Cloakmaster @ 2 May 2021, 12:52 hat geschrieben:Ich meine, auch noch in den 50er und 60er Jahren gab es den Post- oder einen ähnlichen Bus in so ziemlich jedes Nest mit mehr als sagen wir 5 Häusern. Erst später fing dann der Sparwahn an, Strecken mussten sich "rechnen", oder wurden eingestellt. Und das hat dann große Lücken gerissen, und Leute oft vor Probleme gestellt.

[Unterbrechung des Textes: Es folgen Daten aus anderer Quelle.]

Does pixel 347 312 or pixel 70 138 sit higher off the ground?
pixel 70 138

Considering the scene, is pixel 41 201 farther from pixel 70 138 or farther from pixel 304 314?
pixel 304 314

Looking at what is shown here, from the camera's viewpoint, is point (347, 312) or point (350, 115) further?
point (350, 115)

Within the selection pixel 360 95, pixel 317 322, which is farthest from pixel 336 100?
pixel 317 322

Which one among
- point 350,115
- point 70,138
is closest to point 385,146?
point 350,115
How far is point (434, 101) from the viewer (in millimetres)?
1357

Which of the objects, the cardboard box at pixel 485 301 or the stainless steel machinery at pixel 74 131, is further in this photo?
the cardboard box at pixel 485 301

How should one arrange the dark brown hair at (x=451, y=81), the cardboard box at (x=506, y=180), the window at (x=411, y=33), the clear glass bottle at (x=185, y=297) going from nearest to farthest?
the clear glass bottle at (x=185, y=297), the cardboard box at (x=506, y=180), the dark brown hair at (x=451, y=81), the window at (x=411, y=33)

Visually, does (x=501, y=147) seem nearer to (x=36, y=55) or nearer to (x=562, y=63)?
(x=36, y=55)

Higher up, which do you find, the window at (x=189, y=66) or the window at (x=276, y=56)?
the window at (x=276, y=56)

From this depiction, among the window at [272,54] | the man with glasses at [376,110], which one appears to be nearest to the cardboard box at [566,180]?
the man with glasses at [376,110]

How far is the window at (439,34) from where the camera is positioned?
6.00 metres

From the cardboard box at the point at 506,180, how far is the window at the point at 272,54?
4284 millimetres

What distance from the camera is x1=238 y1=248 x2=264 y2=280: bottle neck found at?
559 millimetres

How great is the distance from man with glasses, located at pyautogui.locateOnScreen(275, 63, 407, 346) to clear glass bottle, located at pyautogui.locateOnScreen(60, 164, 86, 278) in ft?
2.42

Da irrst du gewaltig. ;) Das ging in Bayern (und auch anderswo) erst mit der Schulreform Mitte der 60er Jahre los, vorher fuhr der Bahnbus fast nur im Bereich von (ehemaligen) Schienenstrecken mit teils großen Haltabständen, der Postbus fuhr nur auf einigen "Hauptrouten", dazwischen gab es mehr oder weniger etabliert noch ein paar Privatlinien, ab Mitte der 30er Jahre z.B. Landshut - Mainburg - Ingolstadt. Ansonsten gab es ca. 1950-65 vieles, was aber zum Teil nur wöchentlich bedient wurde und mehr Fernlinien für Wochenendpendler waren oder 100 km um München rum gerne auch mal eine Direktverbindung abseits der Bahn morgens in die Stadt und abends wieder raus, z.B. Landsberg - Inning - München. Im Orts- und Nachbarortsverkehr (an dem es heute am meisten hapert) ging's wie gesagt überhaupt erst mit der Schul- und Gebietsreform los, als man die Dorfschulen dichtgemacht hat und die heutige Schülerbeförderung = noch heute Kernstück des ÖPNV überhaupt erst in der heutigen Form erfunden hat und auch bei der DB zu den bekannten Umstellungen mit beigetragen hat. Viele Busunternehmen wurden um 1968 gegründet oder haben massiv expandiert, allein die eigenen bzw. im Auftrag fahrenden Flotten der DB haben sich etwa binnen eines Jahrzehnts bundesweit verzehnfacht! In den 70ern haben viele Ortschaften abseits der (ehemaligen) Bahnstrecken und dem ähnlich groben Postnetz (wo nie eine Eisenbahn war) dadurch erstmals einen Linienverkehr bekommen, z.B. Teil indem man einfach ein paar Umwege und weitere Haltestellen eingebaut hat. Der Bahnbus in den 60ern hatte ja oft ähnliche Haltabstände wie die Schienenstrecken, da wurde eher gefahren wie heute beim SEV ohne Rücksicht auf die 23 Weiler unterwegs. Oder wie bei den Bussen mit Fahrradanhänger, wo die Fahrradverladung nur alle 5-10 km stattfindet. Man darf nicht vergessen, bis in die 60er beförderten die Busse auch noch allerlei Gepäck und wohl sogar Eilgut unten drin, auf'm Dach oder im Anhänger, wie die Eisenbahn eben auch und an jedem heute grünen Ortsschild einen Fahrerverkauf war logistisch damals auch eher suboptimal. Da musste man im Zweifel zu Fuß oder mit'm Fahrrad ein paar Kilometer zur Haltestelle.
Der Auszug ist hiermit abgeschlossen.